My name is Valerie Brown and I have a 4 year old son, Colin, a twin, who was born with several congenital heart defects - double inlet single left ventricle, small subaortic outflow chamber, restrictive bulboventricular foramen, bicuspid aortic valve, severe aortic coarctation, severe transverse arch hypoplasia and patent ductus arteriosus. Can one little thing have so many heart issues? But, usually I just say single left ventricle. I learned of his congenital heart defects when I was 20 weeks pregnant, with Children's Hospital Boston confirming the diagnoses. All birthing plans changed - new doctors for me, doctors for my baby and a new hospital.
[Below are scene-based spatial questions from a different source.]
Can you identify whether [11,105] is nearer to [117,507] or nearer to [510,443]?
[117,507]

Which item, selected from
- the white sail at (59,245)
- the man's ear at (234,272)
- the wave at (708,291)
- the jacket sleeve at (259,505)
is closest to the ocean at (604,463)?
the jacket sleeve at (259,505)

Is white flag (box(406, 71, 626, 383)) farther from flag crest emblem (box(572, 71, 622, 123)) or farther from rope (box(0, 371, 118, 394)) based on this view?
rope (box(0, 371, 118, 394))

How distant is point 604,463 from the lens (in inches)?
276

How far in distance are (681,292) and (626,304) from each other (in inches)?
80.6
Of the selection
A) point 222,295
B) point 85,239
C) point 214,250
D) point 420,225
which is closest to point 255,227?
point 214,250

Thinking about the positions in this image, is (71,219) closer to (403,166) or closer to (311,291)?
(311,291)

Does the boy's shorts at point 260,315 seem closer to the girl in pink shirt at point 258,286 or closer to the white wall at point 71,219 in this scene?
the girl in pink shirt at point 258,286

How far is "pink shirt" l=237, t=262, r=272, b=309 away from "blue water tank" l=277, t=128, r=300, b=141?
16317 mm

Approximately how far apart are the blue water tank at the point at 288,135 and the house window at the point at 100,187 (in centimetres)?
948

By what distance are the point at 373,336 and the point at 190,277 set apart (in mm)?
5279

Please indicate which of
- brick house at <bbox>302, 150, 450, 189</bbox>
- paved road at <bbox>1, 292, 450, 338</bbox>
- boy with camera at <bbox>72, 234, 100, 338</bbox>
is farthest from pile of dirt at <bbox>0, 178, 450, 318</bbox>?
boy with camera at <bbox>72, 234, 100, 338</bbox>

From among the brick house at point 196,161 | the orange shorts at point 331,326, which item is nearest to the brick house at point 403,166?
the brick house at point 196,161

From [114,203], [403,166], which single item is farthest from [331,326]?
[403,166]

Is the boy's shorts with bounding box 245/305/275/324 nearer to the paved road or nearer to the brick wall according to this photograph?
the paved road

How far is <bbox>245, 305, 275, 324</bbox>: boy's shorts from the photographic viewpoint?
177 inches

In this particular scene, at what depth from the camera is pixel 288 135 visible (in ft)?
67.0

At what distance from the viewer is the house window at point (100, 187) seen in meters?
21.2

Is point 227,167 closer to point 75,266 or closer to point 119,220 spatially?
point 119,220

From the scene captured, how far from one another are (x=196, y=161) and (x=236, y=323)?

I am glad that I had the knowledge ahead of time to prepare myself and my family for the upcoming experience. We did the walk-through of the Cardiac Intensive Care Unit and met with all the doctors when I was 25 weeks pregnant and started to get our heads wrapped around the whole thing. As if one could comprehend a 3-day-old baby having his first open heart surgery (of which we knew there would be 3, maybe, if the heart was okay when they went in the first time)! They don't know what to expect and the doctors don't tell you everything at the time either. For example, Colin might have needed a heart transplant - it is a time for not knowing and just waiting to see. A baby's heart is the size of a fist and the idea of the doctors working on something so small is scary.
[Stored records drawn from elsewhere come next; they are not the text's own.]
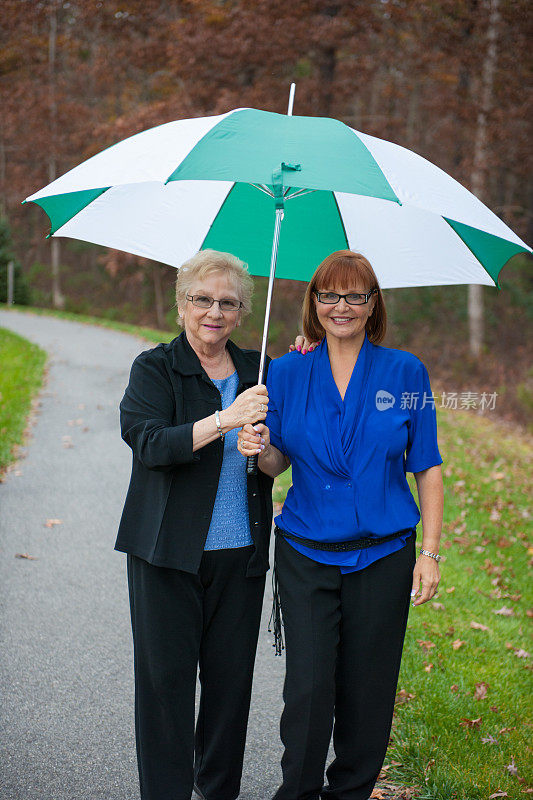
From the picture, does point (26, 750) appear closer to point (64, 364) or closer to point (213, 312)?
point (213, 312)

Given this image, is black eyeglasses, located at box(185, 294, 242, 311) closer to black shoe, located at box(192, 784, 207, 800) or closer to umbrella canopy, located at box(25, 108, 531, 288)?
umbrella canopy, located at box(25, 108, 531, 288)

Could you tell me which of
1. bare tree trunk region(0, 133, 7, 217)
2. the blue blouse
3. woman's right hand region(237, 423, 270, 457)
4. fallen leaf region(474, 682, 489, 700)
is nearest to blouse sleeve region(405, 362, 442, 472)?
the blue blouse

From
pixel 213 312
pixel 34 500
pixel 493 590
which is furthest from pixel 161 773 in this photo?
pixel 34 500

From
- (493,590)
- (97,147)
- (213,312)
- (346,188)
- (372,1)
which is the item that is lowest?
(493,590)

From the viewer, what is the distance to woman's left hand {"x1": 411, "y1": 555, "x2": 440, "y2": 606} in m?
2.99

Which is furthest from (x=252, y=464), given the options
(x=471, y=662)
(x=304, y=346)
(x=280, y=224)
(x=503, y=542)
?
(x=503, y=542)

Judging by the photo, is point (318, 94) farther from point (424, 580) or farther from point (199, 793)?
point (199, 793)

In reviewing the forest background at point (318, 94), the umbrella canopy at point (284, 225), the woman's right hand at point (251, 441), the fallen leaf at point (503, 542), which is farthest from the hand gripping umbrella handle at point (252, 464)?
the forest background at point (318, 94)

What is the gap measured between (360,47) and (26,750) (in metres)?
20.8

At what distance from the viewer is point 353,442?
112 inches

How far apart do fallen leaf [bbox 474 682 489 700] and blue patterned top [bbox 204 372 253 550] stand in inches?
87.0

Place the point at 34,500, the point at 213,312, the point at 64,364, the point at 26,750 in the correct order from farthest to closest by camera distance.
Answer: the point at 64,364 < the point at 34,500 < the point at 26,750 < the point at 213,312

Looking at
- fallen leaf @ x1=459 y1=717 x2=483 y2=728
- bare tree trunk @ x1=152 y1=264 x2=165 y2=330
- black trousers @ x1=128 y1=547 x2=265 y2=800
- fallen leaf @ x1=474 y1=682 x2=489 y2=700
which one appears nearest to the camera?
black trousers @ x1=128 y1=547 x2=265 y2=800

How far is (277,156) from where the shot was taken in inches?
102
Colin and his twin brother David were born in March 2001 via C-section and my life hasn't been the same since. Colin had the Norwood operation at 3 days old. They don't stitch up the chest right away; they wait until the swelling of the heart goes down. By day 5 he was doing well and was stitched up. He was in the CICU for 10 days, mostly on sleeping drugs to keep him still. I was able to bring him home after he successfully ate 30 mL of fluid on day 17. It is all about getting enough calories into the kids because their hearts are working overtime, and it burns a lot of calories.
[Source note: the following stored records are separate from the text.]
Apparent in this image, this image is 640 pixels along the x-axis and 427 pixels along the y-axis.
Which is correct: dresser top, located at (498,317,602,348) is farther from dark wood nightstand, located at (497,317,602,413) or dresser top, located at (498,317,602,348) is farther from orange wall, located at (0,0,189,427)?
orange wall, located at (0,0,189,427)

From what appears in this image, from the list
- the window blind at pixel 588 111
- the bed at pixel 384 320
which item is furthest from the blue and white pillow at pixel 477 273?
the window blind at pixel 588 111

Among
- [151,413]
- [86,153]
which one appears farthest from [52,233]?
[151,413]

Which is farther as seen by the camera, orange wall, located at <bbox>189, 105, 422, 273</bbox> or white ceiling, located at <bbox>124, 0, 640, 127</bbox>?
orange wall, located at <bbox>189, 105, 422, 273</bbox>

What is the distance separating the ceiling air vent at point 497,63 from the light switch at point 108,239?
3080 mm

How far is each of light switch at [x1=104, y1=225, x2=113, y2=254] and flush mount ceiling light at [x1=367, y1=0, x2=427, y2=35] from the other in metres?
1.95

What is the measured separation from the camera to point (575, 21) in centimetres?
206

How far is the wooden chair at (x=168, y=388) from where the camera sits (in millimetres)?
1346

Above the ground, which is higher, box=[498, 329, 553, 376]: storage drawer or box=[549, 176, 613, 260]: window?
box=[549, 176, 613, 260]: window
He thrived alongside his brother and the days seemed to pass. You'd worry when they'd become sick, as it can throw a heart baby right into the hospital with just the common flu. The first year he was in the hospital about four times due to dehydration and RSV.
At 6 months he had the bi-directional Glenn surgery and was in the hospital for only 5 days - he did wonderfully! At 1½ years he had his third and final open heart surgery, the fenestrated Fontan. He has had other surgeries via catheterizations, about four for different reasons. After the fenestrated Fontan, he had arrhythmia issues, which is very common from the final surgery.
We will always worry when he's ill, but you can't change being a child. Children are going to get sick and there is nothing you can do to change it unless you put them in a bubble and that is not what being a child is all about. You need to treat them as normally as possible and let them know they are normal, regular children, not set apart from other children, and let them know that they can do anything they want. It is hard not to try to treat your heart child more delicately but it is not helpful in the end. All children want to be loved and to fit in with other children.
Colin is funny, loving, and extremely considerate of other people. I've never met a kinder child in my life and I hope that life will treat him kindly.